◆ Exercise:
Repeat only the lines below from the one containing "Fly macro by Gooiool" through the one containing "Bunches Of White by rlgarrard", inclusive, exactly as written.

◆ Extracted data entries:
——

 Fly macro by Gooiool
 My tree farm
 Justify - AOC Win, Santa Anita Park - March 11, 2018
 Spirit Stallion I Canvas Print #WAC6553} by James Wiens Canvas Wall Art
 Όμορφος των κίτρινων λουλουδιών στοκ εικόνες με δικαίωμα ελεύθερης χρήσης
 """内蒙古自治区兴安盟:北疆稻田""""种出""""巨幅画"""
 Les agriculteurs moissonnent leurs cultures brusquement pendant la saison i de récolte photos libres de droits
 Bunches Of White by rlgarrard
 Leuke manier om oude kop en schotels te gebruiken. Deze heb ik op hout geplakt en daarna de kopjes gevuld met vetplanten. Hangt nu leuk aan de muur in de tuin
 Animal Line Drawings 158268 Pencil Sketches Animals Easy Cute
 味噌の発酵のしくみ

——

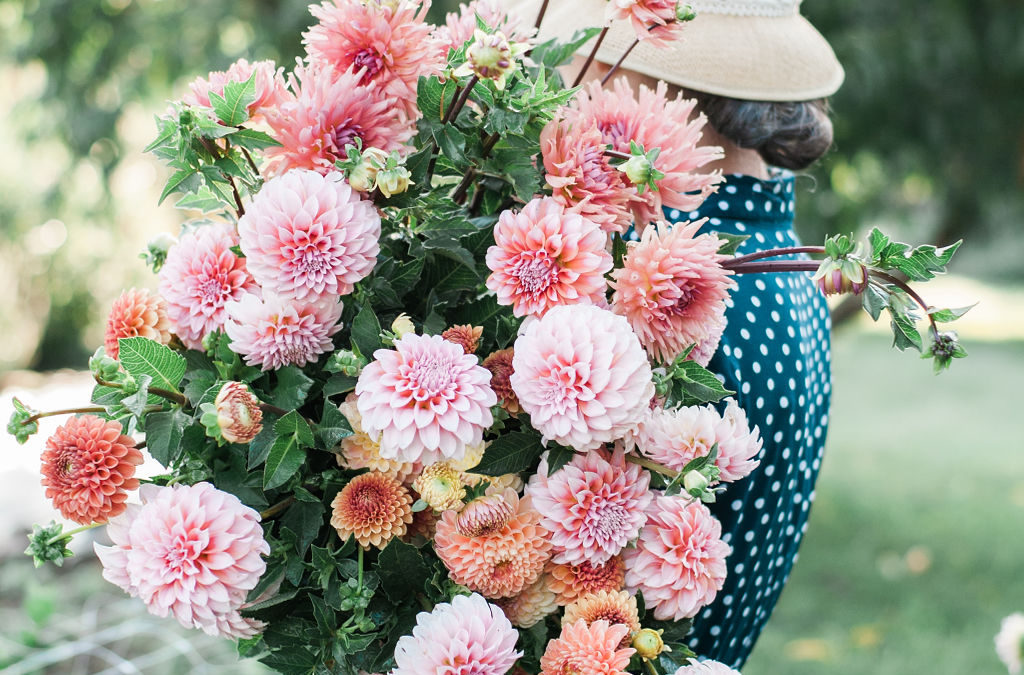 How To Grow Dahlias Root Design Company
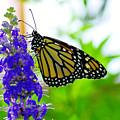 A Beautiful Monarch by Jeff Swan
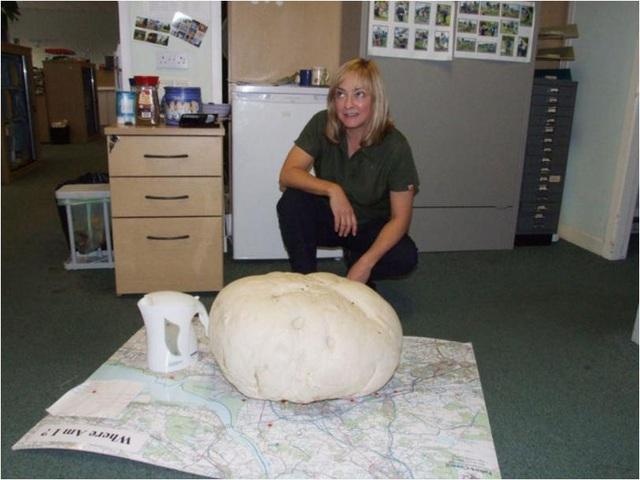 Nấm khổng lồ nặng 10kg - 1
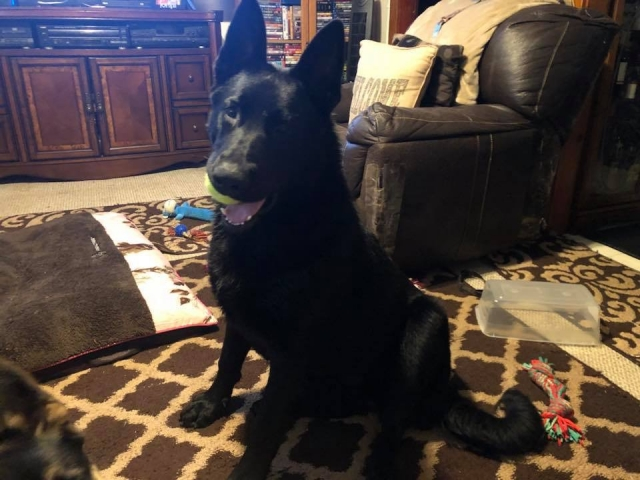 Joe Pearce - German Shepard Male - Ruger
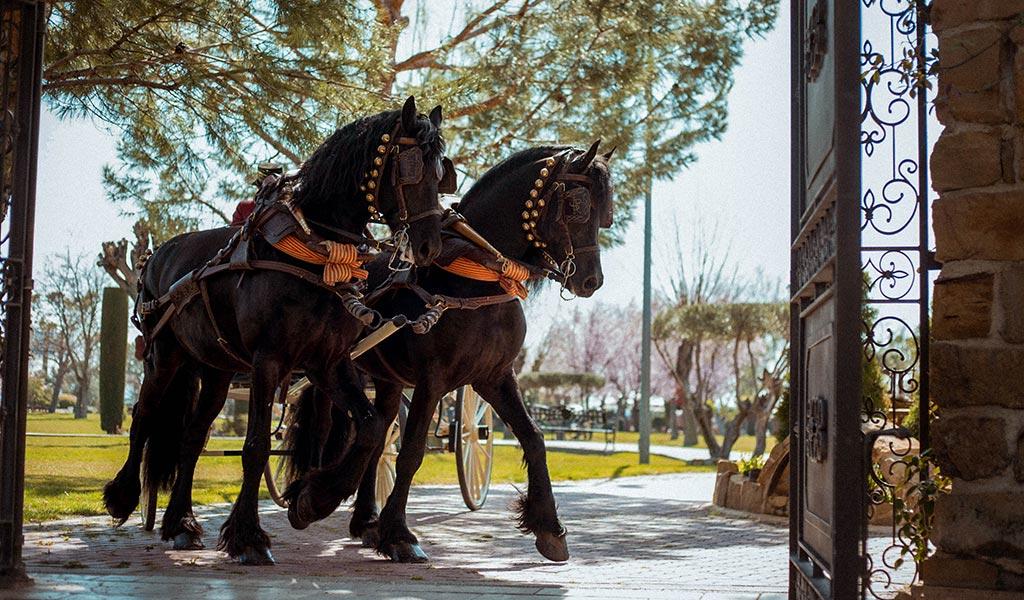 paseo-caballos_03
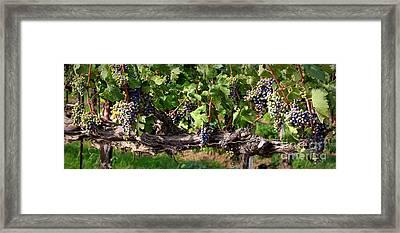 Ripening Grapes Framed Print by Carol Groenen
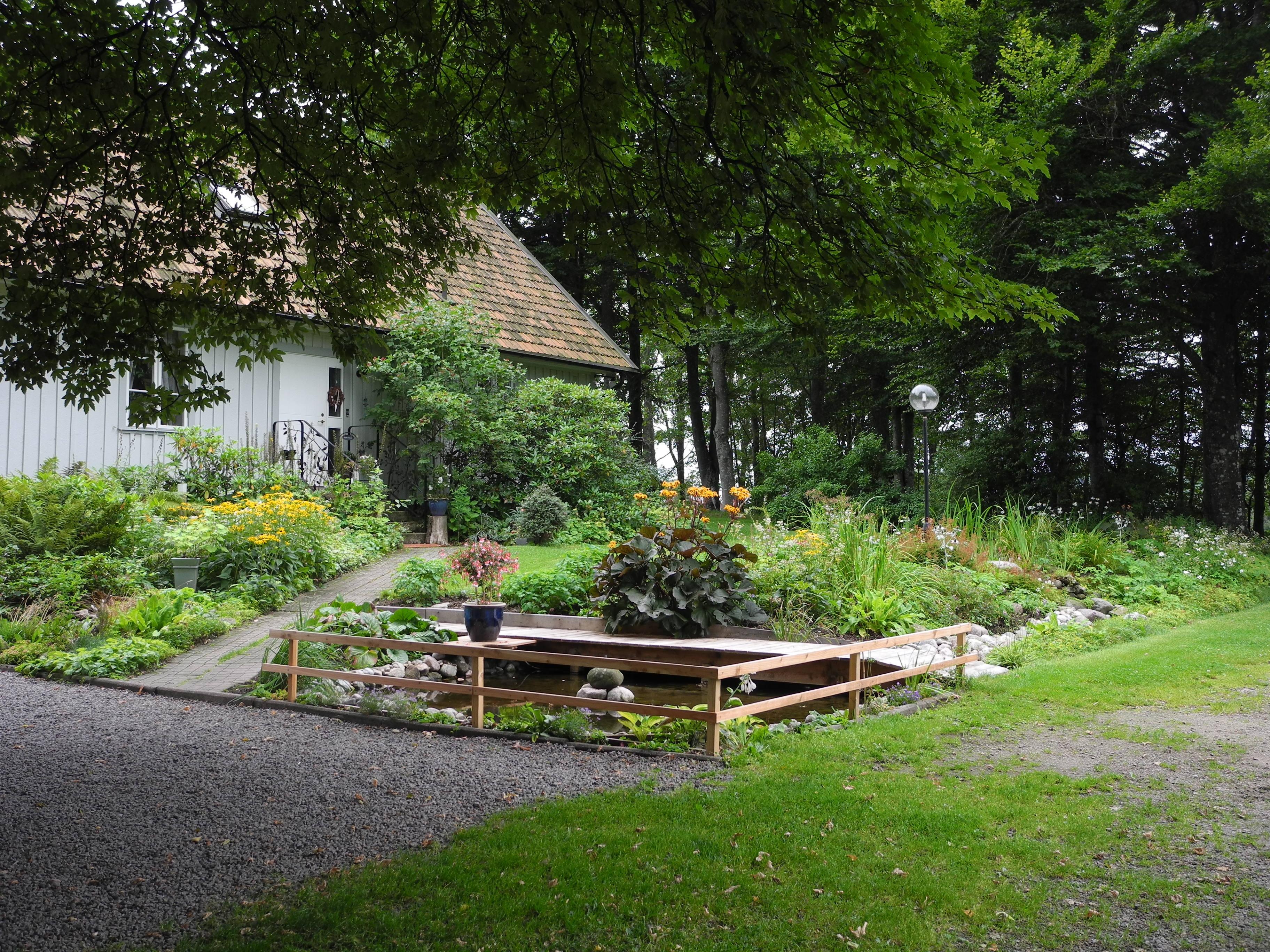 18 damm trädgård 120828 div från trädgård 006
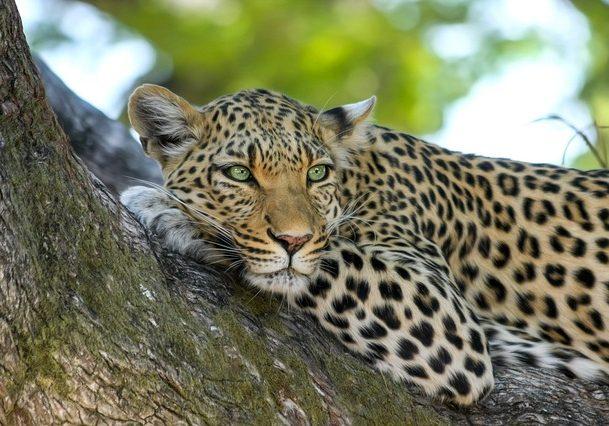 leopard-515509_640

——

◆ Answer for the task:
 Fly macro by Gooiool
 My tree farm
 Justify - AOC Win, Santa Anita Park - March 11, 2018
 Spirit Stallion I Canvas Print #WAC6553} by James Wiens Canvas Wall Art
 Όμορφος των κίτρινων λουλουδιών στοκ εικόνες με δικαίωμα ελεύθερης χρήσης
 """内蒙古自治区兴安盟:北疆稻田""""种出""""巨幅画"""
 Les agriculteurs moissonnent leurs cultures brusquement pendant la saison i de récolte photos libres de droits
 Bunches Of White by rlgarrard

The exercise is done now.